Core Operating Principles

  • Single source of truth via a version-controlled change log and config repo.
  • Idempotent, deterministic agent actions with clear outcomes.
  • Explicit handoffs and verifiable state between agents.
  • Automation with governance and human-in-the-loop when risk is elevated.

Agent Handoff and Collaboration Rules

  • Planner provides the overall plan and constraints; ConfigGen consumes the plan.
  • ConfigGen reports generation results and conflicts back to Planner and Validator.
  • Validator enforces schema and policy compliance; if issues arise, it prompts Planner for changes.
  • Deployer coordinates rollout windows and health checks; Monitor observes outcomes and triggers rollback if needed.
  • Researcher and Domain Specialist provide guidance on edge cases and best practices.

Tool Governance and Permission Rules

  • Command execution requires explicit approval in the orchestrator; destructive actions require on-call or change control.
  • Edits to configs/files are tracked in the change log and repository; secrets are never written to logs.
  • External service calls must go through approved interfaces; credentials are rotated and stored securely.
  • Production systems require review for safety and compliance; automated tests must pass before deploy.

Code Construction Rules

  • All generated Envoy configs must be idempotent and deterministic.
  • Use templates and parameterization for repeatable config generation.
  • Validate configs against the Envoy schema before apply.
  • Do not bypass tests; do not skip validation or security checks.

Security and Production Rules

  • Enforce mTLS; restrict admin interfaces; rotate credentials; audit all changes.

Testing Checklist

  • Unit tests for config generation; integration tests with a mock Envoy; end-to-end tests in staging; canary tests for production.

Common Mistakes to Avoid

  • Skipping validation or security checks.
  • Directly editing production configs without approvals.
  • Unclear handoffs or missing memory rules leading to drift.

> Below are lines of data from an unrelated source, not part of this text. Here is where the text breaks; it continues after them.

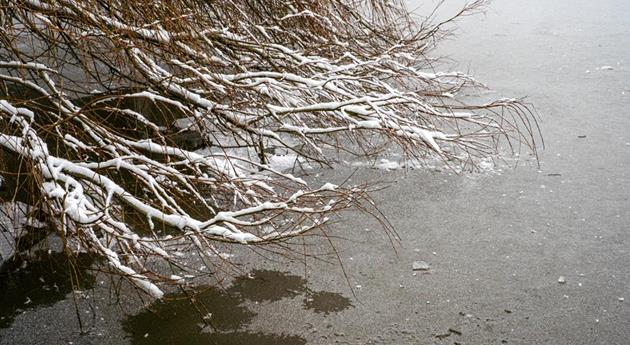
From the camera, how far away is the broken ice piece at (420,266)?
408cm

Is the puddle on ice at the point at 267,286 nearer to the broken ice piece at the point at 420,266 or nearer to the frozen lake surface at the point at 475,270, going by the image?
the frozen lake surface at the point at 475,270

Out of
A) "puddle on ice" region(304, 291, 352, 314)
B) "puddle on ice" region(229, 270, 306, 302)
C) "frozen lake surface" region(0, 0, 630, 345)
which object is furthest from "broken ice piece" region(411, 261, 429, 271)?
"puddle on ice" region(229, 270, 306, 302)

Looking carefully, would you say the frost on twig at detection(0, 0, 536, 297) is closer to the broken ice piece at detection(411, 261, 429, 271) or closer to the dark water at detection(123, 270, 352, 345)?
the dark water at detection(123, 270, 352, 345)

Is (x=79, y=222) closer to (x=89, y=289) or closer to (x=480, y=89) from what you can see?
(x=89, y=289)

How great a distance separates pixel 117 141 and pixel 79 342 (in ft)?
3.48

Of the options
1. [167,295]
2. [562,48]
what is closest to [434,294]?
[167,295]

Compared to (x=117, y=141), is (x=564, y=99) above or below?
above

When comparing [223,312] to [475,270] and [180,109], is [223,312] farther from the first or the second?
[475,270]

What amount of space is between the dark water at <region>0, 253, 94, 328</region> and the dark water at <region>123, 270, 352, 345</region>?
0.49 metres

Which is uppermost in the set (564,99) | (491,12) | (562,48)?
(491,12)

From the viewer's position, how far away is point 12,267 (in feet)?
13.5

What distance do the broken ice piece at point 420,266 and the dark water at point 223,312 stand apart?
0.54m

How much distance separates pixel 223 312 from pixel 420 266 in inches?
47.3

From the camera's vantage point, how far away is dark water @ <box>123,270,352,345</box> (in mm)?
3463
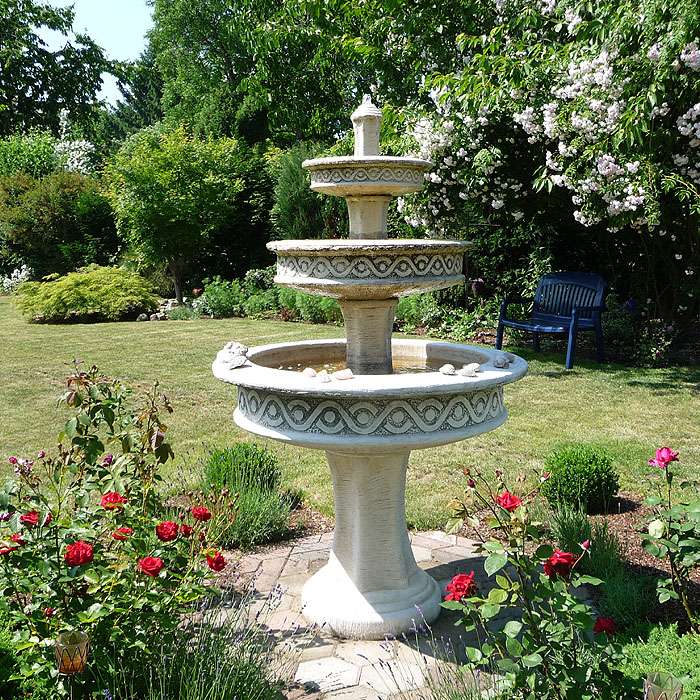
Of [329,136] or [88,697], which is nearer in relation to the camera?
[88,697]

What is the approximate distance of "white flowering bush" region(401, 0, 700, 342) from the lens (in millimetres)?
7406

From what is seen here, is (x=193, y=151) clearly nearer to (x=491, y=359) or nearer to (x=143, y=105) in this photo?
(x=491, y=359)

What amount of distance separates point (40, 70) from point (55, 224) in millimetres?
15784

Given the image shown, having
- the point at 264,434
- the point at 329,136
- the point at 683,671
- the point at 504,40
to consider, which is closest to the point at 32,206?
the point at 329,136

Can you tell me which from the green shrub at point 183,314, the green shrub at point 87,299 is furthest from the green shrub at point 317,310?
the green shrub at point 87,299

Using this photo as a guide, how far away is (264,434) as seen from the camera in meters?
3.18

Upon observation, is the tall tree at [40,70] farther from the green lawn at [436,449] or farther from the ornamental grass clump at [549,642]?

Related implementation resources: AI Use Case for Sales Pipeline Reviews and Deal Risk Scoring and AI Use Case for Corporate Event Managers Using Slack To Orchestrate Day-Of Venue Tasks Across Multi-Department Teams.

FAQ

What is the purpose of this AGENTS.md Template for Envoy proxy system design?

This AGENTS.md template provides a complete operating manual for coordinating single-agent and multi-agent workflows around Envoy config, routing, and control-plane interactions.

How should handoffs occur between Planner, ConfigGen, Validator, and Deployer?

Handoff follows a strict plan: Planner -> ConfigGen with input specs, ConfigGen -> Validator with the generated config and results, Validator -> Deployer (or Reviewer) if valid; otherwise Planner revises and repeats.

How are Envoy configs validated and deployed safely?

Configs are validated against the Envoy schema and policies, then deployed via controlled release mechanisms with health checks and canary or blue-green strategies.

What security considerations are specified in this template?

Secrets are stored in a vault, admin interfaces are protected, and access is restricted; all changes are auditable and rotated as needed.

How do you perform rollback when a deployment fails?

Rollback uses the previous good commit in the change log and config repo; monitor alerts trigger, and on-call engineers verify before promotion.